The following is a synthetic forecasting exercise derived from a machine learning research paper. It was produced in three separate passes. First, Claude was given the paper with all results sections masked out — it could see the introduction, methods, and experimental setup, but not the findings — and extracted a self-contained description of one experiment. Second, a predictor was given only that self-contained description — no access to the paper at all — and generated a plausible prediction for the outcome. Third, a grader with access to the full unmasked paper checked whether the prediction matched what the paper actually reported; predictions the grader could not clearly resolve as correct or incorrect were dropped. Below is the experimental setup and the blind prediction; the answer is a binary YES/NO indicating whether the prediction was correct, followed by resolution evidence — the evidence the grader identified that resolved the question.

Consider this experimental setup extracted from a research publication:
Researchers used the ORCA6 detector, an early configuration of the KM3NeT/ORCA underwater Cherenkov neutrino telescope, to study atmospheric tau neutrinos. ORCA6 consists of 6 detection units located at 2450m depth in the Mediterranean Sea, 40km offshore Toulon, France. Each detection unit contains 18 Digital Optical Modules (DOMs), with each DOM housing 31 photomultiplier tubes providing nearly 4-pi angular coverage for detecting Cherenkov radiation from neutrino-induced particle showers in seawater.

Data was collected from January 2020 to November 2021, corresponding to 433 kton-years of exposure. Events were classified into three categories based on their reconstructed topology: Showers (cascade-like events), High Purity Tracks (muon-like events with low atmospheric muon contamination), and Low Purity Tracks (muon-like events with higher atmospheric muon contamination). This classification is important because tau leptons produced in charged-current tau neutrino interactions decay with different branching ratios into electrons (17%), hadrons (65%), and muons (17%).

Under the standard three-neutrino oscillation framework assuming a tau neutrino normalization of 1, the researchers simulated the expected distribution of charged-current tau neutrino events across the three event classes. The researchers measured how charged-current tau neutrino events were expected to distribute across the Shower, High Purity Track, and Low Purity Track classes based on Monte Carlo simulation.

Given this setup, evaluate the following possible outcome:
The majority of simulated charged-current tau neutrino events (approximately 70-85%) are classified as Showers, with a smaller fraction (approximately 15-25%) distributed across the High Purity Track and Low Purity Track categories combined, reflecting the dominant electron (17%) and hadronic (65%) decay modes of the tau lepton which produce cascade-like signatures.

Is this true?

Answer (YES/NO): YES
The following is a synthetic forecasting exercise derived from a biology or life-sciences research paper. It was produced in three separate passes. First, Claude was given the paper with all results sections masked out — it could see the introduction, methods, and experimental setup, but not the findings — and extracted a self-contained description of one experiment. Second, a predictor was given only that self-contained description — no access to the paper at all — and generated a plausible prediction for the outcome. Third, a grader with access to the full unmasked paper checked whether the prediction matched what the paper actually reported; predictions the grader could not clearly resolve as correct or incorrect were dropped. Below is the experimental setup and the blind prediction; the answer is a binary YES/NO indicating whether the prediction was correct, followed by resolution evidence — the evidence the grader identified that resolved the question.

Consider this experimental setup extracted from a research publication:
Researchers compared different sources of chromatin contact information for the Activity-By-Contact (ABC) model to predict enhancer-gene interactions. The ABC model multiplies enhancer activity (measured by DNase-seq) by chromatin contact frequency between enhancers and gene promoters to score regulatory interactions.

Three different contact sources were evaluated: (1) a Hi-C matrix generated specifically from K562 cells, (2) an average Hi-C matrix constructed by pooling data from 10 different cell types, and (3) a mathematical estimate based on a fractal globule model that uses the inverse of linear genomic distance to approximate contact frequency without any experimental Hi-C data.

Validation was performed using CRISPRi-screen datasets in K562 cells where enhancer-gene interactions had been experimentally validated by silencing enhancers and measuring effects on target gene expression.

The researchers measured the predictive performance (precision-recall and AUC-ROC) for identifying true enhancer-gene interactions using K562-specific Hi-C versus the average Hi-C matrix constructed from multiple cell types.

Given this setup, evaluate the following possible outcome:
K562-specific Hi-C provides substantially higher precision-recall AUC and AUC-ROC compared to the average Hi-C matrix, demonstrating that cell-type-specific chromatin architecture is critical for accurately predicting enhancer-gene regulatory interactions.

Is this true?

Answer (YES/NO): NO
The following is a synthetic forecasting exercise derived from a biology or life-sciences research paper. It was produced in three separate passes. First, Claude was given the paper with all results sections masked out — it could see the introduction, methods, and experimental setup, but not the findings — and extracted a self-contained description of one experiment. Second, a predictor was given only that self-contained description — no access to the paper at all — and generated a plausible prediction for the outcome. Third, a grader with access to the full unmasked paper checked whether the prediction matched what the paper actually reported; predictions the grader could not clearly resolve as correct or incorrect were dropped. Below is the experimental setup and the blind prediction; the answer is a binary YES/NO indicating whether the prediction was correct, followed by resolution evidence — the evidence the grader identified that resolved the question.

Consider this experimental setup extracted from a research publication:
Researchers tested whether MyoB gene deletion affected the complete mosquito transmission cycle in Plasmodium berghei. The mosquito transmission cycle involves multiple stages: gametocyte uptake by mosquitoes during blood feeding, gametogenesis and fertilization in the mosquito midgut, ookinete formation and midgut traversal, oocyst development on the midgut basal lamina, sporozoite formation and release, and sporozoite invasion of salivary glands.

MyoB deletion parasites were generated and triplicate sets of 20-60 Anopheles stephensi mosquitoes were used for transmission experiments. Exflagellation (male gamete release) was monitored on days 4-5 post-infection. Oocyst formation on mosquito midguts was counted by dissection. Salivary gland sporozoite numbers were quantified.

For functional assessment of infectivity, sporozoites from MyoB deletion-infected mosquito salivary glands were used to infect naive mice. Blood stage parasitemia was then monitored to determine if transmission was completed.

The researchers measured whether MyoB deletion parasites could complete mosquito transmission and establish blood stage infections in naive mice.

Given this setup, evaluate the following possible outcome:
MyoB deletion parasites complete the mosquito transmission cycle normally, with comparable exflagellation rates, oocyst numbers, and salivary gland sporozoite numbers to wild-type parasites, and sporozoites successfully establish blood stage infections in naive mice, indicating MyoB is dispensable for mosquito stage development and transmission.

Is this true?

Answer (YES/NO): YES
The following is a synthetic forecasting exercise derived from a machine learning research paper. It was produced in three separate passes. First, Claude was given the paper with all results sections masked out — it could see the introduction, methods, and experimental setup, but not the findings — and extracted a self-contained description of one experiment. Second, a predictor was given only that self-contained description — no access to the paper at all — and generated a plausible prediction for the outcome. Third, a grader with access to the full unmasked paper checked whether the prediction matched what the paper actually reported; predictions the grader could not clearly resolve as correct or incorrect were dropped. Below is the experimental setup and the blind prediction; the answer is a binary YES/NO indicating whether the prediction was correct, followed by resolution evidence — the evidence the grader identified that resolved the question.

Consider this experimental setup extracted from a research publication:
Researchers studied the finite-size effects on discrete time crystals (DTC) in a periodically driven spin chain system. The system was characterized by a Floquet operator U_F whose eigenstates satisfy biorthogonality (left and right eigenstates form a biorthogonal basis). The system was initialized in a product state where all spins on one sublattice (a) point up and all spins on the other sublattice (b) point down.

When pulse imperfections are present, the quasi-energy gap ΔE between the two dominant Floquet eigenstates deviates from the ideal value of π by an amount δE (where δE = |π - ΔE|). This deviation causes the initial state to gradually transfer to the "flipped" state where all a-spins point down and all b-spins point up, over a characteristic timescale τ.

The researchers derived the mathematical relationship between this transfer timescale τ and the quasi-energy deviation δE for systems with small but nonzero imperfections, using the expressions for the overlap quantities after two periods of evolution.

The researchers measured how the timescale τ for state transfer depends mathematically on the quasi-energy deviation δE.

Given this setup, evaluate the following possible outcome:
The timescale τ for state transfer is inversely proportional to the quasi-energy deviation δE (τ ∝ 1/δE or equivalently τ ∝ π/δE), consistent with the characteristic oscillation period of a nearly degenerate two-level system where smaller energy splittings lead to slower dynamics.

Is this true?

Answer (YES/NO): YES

■ Exercise
What lines hold the string "glands"? Pick them out of the data.

■ Exercise output
Researchers tested whether MyoB gene deletion affected the complete mosquito transmission cycle in Plasmodium berghei. The mosquito transmission cycle involves multiple stages: gametocyte uptake by mosquitoes during blood feeding, gametogenesis and fertilization in the mosquito midgut, ookinete formation and midgut traversal, oocyst development on the midgut basal lamina, sporozoite formation and release, and sporozoite invasion of salivary glands.
For functional assessment of infectivity, sporozoites from MyoB deletion-infected mosquito salivary glands were used to infect naive mice. Blood stage parasitemia was then monitored to determine if transmission was completed.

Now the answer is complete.